A transmissão do vírus HIV pode ocorrer de algumas maneiras, tais como contato sexual desprotegido, contato com sangue contaminado e através do leite materno. O período de incubação médio varia de 2 a 6 semanas, podendo chegar até 12.

O sintoma mais comum é a febre, que normalmente não excede 38,9°C. Também pode haver rash cutâneo, fadiga, linfadenopatia, mialgia, náuseas e diarreia. Faringite, artralgias, perda ponderal, sudorese noturna e sintomas neurológicos são menos comuns, porém podem estar presentes. Pacientes com redução transitória dos linfócitos T CD4 < 200 μL podem apresentar infecções oportunistas concomitantemente.

Os exames laboratoriais mostram leucopenia, trombocitopenia e elevação de transaminases. Os linfócitos atípicos podem ou não estar presentes.
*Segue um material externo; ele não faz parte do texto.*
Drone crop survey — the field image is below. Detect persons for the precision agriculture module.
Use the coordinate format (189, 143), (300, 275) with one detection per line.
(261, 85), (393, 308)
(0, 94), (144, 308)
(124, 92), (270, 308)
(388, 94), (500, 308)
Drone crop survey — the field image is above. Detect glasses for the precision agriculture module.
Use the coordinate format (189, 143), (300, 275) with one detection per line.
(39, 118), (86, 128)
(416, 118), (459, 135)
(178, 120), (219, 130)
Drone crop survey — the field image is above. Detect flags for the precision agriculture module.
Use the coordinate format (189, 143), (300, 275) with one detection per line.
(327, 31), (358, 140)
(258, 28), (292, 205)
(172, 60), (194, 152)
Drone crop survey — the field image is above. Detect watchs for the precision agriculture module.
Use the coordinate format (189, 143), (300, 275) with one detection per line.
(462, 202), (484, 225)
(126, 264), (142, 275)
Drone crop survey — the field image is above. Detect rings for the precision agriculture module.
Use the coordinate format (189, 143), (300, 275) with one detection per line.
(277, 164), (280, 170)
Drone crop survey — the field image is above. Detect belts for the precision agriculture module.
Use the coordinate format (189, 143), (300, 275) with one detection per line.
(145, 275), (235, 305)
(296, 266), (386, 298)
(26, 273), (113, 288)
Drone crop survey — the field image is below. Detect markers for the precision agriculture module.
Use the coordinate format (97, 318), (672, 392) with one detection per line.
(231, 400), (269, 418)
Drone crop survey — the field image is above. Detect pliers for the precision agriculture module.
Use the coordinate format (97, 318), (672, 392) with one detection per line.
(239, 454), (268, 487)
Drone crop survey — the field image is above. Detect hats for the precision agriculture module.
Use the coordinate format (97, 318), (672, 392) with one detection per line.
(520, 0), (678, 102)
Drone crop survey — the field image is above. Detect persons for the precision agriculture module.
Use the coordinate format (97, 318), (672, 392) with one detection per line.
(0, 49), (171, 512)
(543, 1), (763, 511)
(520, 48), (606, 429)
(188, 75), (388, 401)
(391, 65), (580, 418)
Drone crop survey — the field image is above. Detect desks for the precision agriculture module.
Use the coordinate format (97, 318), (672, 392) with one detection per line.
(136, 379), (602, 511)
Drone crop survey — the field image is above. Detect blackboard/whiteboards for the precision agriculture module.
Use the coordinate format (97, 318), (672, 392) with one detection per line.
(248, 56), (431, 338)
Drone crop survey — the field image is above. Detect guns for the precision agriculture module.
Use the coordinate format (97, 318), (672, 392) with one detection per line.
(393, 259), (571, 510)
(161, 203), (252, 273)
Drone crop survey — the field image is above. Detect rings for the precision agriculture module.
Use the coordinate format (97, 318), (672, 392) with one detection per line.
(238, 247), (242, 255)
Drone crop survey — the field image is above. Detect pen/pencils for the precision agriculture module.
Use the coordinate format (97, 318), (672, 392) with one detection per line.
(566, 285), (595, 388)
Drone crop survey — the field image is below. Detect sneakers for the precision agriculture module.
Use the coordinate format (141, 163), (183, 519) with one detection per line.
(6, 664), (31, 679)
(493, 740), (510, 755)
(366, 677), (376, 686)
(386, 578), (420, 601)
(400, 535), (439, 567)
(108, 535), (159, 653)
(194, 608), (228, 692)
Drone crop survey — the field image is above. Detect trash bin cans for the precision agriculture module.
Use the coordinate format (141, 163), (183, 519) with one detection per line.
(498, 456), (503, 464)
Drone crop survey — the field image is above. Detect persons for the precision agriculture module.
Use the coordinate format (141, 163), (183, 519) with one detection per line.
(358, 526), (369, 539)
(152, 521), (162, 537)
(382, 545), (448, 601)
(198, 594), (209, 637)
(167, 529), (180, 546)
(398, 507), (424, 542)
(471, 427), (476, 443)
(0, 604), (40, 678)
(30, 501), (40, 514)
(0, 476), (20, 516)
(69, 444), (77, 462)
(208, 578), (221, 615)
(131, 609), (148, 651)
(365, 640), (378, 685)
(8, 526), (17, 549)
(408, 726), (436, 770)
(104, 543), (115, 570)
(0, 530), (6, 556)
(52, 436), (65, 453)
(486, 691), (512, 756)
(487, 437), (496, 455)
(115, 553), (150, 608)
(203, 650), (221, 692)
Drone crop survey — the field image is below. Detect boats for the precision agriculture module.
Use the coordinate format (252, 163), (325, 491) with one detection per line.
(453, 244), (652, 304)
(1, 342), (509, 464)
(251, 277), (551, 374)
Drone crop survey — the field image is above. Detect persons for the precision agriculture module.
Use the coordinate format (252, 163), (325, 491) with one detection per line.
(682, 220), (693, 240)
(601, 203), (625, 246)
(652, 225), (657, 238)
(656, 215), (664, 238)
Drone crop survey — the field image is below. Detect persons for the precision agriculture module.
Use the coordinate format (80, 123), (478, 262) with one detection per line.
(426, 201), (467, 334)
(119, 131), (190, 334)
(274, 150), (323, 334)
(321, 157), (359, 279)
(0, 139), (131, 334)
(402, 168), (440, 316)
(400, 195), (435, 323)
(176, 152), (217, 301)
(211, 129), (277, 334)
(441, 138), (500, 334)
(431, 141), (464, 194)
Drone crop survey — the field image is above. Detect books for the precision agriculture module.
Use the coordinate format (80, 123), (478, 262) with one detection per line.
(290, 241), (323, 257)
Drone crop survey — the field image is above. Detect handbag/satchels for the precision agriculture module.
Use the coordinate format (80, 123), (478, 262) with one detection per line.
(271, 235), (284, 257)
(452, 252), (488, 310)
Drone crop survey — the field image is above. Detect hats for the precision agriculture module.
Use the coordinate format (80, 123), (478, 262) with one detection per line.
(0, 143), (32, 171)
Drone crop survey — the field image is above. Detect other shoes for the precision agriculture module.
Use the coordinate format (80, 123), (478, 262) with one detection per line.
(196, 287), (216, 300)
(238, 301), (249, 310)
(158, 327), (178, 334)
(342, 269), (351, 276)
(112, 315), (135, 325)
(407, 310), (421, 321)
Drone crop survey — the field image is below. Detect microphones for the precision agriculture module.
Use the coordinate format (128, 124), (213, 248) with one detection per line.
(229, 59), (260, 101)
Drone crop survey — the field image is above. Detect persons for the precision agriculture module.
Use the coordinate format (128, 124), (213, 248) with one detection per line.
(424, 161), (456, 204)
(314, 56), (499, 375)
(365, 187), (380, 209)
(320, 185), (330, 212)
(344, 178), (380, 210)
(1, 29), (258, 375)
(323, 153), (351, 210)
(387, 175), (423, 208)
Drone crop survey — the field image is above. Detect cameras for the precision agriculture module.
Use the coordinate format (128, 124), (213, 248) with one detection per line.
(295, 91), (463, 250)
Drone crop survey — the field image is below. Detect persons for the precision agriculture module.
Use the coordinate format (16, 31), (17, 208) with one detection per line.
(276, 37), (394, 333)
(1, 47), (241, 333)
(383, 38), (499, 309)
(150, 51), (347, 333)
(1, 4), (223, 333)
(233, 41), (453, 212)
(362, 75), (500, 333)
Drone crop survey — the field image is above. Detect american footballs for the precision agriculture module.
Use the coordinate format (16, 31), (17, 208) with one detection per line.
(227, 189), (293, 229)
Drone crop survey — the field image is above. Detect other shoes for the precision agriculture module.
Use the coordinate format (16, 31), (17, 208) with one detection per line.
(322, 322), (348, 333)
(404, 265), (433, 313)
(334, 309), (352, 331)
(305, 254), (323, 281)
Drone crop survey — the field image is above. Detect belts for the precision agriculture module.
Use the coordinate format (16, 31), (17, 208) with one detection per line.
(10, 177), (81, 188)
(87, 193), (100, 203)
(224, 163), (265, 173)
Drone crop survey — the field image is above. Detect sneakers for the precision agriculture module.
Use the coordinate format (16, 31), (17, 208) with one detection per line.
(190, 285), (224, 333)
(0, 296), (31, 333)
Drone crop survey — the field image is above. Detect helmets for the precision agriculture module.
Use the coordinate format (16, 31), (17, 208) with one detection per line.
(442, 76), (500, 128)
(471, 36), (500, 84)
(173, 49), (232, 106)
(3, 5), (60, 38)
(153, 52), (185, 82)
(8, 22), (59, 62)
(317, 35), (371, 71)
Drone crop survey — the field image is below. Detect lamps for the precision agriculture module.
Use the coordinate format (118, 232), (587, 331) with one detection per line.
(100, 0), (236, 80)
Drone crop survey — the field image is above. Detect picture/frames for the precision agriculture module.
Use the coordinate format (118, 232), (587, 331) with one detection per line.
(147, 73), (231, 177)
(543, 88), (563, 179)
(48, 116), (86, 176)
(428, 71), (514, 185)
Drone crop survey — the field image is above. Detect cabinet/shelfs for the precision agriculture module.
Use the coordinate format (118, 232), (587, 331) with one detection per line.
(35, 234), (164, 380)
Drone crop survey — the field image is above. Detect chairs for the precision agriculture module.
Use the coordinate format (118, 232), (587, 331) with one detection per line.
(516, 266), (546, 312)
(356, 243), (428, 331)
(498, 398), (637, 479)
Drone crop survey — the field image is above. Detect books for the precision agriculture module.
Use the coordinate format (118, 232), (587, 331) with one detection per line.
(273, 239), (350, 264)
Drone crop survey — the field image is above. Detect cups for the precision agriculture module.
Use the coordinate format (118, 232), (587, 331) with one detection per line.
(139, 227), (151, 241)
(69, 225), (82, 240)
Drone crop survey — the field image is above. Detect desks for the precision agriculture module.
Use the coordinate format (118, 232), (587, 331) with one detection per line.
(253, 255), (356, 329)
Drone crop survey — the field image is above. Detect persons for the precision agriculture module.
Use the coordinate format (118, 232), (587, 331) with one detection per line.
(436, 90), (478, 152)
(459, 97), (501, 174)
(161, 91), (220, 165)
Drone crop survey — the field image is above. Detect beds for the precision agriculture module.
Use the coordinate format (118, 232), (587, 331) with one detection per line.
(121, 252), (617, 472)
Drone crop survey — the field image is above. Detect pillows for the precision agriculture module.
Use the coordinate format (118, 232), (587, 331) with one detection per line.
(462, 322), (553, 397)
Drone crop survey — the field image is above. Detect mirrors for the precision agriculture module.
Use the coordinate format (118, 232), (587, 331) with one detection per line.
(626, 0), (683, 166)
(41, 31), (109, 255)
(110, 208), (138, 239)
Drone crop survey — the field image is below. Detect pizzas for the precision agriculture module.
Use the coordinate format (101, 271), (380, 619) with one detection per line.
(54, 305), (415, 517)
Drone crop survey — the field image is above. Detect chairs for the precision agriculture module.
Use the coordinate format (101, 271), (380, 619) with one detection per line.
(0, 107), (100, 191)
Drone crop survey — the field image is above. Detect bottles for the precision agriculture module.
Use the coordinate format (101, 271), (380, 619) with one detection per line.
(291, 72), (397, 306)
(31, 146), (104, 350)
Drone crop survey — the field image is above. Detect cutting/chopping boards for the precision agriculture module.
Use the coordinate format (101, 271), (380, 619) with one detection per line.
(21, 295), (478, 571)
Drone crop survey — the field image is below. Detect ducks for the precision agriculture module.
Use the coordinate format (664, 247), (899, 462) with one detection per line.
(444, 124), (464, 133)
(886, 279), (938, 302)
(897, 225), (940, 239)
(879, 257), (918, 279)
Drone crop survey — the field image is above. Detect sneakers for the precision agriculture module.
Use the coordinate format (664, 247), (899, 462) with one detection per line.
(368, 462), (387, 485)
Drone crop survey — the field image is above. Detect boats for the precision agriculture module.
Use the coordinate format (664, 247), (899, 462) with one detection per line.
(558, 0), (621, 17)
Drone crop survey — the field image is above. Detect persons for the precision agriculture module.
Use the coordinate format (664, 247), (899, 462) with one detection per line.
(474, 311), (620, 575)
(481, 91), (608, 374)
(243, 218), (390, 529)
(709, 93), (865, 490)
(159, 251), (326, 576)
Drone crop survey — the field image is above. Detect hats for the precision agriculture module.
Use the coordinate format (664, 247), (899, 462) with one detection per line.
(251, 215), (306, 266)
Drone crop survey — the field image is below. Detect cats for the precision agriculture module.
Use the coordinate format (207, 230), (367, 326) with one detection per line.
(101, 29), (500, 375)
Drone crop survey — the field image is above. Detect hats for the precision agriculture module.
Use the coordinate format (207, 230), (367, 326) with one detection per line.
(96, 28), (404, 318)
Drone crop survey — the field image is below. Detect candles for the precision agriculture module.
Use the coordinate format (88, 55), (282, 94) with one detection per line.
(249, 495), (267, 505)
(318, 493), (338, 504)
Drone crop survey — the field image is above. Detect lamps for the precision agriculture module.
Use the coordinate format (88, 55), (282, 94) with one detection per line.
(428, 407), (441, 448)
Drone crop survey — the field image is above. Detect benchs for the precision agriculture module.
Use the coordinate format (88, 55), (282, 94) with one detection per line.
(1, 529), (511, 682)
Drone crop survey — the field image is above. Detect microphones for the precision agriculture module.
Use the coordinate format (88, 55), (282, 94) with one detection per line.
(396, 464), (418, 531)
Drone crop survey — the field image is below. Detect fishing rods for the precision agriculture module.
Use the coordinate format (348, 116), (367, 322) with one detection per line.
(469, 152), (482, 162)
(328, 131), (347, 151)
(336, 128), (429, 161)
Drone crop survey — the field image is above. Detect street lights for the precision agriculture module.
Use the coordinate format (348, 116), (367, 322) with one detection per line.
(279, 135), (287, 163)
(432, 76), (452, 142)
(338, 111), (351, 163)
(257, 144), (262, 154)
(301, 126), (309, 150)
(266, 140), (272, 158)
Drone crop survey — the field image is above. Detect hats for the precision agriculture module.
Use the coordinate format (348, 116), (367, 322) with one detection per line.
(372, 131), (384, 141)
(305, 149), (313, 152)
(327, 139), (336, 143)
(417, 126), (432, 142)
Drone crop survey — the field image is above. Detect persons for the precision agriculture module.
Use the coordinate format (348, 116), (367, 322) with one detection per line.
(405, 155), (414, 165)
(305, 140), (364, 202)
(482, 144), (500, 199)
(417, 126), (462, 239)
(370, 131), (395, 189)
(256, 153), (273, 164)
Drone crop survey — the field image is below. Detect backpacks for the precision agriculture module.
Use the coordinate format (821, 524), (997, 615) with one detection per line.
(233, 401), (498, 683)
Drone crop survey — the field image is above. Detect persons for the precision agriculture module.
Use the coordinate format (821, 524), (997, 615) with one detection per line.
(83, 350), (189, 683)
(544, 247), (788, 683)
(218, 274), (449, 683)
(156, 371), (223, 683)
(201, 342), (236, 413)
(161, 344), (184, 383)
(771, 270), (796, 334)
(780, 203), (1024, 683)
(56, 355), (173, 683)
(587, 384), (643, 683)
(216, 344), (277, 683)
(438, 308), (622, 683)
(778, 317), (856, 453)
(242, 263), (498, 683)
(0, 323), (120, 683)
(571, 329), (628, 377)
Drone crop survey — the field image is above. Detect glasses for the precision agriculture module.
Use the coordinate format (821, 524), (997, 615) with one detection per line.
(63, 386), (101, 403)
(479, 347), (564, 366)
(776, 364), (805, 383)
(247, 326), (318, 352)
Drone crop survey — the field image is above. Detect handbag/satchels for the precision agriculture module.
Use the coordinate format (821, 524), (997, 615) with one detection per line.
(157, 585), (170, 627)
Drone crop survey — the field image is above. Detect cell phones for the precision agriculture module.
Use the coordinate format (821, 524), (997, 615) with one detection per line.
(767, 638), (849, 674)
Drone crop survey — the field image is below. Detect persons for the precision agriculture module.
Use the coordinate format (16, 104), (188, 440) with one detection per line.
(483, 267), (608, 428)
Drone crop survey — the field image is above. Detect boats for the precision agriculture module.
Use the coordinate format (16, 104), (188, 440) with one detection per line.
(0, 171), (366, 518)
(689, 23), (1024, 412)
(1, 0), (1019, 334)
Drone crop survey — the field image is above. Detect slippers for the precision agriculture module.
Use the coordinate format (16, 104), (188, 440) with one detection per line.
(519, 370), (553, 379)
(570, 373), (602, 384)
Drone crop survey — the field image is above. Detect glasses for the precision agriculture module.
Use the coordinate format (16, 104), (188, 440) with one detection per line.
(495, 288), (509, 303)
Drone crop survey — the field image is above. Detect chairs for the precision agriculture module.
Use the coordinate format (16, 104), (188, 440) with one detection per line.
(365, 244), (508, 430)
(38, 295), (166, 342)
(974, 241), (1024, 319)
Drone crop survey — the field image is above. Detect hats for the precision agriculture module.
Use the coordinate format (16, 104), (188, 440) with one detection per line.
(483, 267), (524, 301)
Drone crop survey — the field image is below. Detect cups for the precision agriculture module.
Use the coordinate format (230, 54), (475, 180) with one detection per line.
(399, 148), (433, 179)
O diagnóstico é realizado mediante testes específicos, tais como teste rápido, ELISA e Western Blot. O médico deve estar atento ao período de infecção, pois pode ocorrer falso negativo por consequência da janela imunológica.

Atualmente, o tratamento antirretroviral (TARV) é uma realidade no sistema único de saúde (SUS) e está disponível a todas pessoas dispostas a realizar o tratamento. O plano inicial consiste na ingestão diária de três medicamentos contidos em dois comprimidos. As drogas são tenofovir, lamivudina e dolutegravir.